▶ **PROMPT 1**
In the breast cancer article, write out the passage from "3D tumour printing" up to and including "of breast cancer.".
▶ **PROMPT 2**
According to the breast cancer article, in which scientific journal was the work published?
▶ **PROMPT 3**
Continue the article on the breast cancer bioink from where it stops.

▶ **SUPPLIED PASSAGE**
########################################

Breast cancer is the most diagnosed cancer in women, with around 2.3 million new cases in the world every year, meaning that 1 out of 12 women will suffer from this disease during their lives. Despite its high incidence, breast cancer remains a challenge for clinicians and researchers, as due to the great complexity of tumour tissue and its “microenvironment”, it is very difficult to reproduce the actual conditions in the laboratory for study and treatment.
Now researchers at the Institute for Bioengineering of Catalonia (IBEC) have developed a new model of breast cancer that recreates the complexity of breast tumour composition. It is a ‘bioink’ consisting of pig breast tissues that have been deprived from cells, and which forms the basis for the growth of human cancer cells. The work, led by Elisabeth Engel, leader of the research group “Biomaterials for Regenerative Therapies” and Professor at the Polytechnic University of Catalonia (UPC), has just been published in the scientific journal ACS Appl. Mater. Interfaces.
3D tumour printing using the new bioink from pig breasts
A tumour is formed by cancer cells, which behave and divide abnormally and are immersed in the microenvironment surrounding them. The tumour microenvironment is formed by the extracellular matrix (ECM), a variety of epithelial cells, immune system cells, fat cells (adipocytes), soluble growth factors, and hormones, among others. The extracellular matrix is an important part of this microenvironment, as it is involved in tumour growth and drug efficacy. Furthermore, its complexity is one of the most restricting factors in the study of breast cancer.

########################################

▶ **Spatial grounding data**

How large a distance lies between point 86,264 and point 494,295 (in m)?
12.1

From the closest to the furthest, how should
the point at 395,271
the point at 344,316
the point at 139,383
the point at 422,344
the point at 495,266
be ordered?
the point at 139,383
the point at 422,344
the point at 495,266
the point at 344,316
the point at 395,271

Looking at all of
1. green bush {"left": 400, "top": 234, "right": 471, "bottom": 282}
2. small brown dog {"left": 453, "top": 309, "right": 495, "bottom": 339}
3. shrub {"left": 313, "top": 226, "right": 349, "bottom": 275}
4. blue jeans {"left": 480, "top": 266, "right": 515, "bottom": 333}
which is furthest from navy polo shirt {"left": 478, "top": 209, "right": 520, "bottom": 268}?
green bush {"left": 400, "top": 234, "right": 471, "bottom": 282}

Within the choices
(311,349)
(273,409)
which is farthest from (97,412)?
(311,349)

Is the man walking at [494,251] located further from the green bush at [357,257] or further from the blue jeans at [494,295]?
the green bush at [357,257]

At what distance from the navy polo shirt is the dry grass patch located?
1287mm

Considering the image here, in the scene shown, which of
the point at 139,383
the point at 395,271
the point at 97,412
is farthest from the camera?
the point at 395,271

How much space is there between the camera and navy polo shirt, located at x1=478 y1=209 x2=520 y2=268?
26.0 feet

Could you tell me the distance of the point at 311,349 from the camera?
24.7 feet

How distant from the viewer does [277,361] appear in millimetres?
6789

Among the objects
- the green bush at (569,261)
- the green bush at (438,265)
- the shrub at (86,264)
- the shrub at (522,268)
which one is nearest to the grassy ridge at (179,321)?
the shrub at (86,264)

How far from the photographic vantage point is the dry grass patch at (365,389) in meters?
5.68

########################################

▶ **OUTPUT 1**
3D tumour printing using the new bioink from pig breasts
A tumour is formed by cancer cells, which behave and divide abnormally and are immersed in the microenvironment surrounding them. The tumour microenvironment is formed by the extracellular matrix (ECM), a variety of epithelial cells, immune system cells, fat cells (adipocytes), soluble growth factors, and hormones, among others. The extracellular matrix is an important part of this microenvironment, as it is involved in tumour growth and drug efficacy. Furthermore, its complexity is one of the most restricting factors in the study of breast cancer.

▶ **OUTPUT 2**
ACS Appl. Mater. Interfaces.

▶ **OUTPUT 3**
The extracellular matrix is a highly complex type of support with very precise mechanical, biological and chemical characteristics, where cancer cells develop. By making a comparison with a nest of birds, the straw, leaves, branches, and other materials that form the nest would be the ECM that allows the development of eggs, in this example, cancer cells.
In order to recreate this complex ECM, IBEC researchers have used female pig breast tissue, taking advantage of the great similarity between the pig and human genomes and that it is a tissue that can be obtained easily and in large numbers. Through various procedures they have removed pig cells from breast tissue, leaving only ECM. This material, which they call bioink, is the basis for the next steps and the development of the tumour in the laboratory.
We have been able to develop, for the first time, a bioink from breast tissues devoid of their cells capable of mimicking the mechanical and biochemical characteristics of the extracellular matrix of human breast.”
Barbara Blanco-Fernández, first author of the study
Once researchers have achieved this bioink, made up of the ECM of pork breast tissue, they have used it to generate a human breast tumour through 3D bioprinting. For this, to the bioink they added human cancer cells, factors such as type 1 collagen (present in large quantities in breast tumours) and other components that maintain the ideal structure and stiffness of the tumour. This mix is printed in 3D and after a few days of incubation under accurate and well-controlled conditions, a human breast tumour is obtained.
The new bioink developed by IBEC researchers highlights the importance of recreating the complexity of the extracellular matrix and at the same time the great potential of these materials for 3D bioprinting fabrication of tumour models for cancer study. In addition, this model opens the door to the development of more efficient therapies and personalized treatments, as tumours can be produced using patient cells.
Elisabeth Engel is member of the Centro de Investigación Biomédica en Red, Área de Bioingeniería, Biomateriales y Nanomedicina (CIBER- BBN) and the Red de Terapias Celulares (TerCel).
Reference article: Barbara Blanco-Fernandez, Sergi Rey-Vinolas, Gülsün Bağcı, Gerard Rubi-Sans, Jorge Otero, Daniel Navajas, Soledad Perez-Amodio, Elisabeth Engel. Bioprinting Decellularized Breast Tissue for the Development of Three-Dimensional Breast Cancer Models. ACS Applied Materials & Interfaces 2022 14 (26), 29467-29482.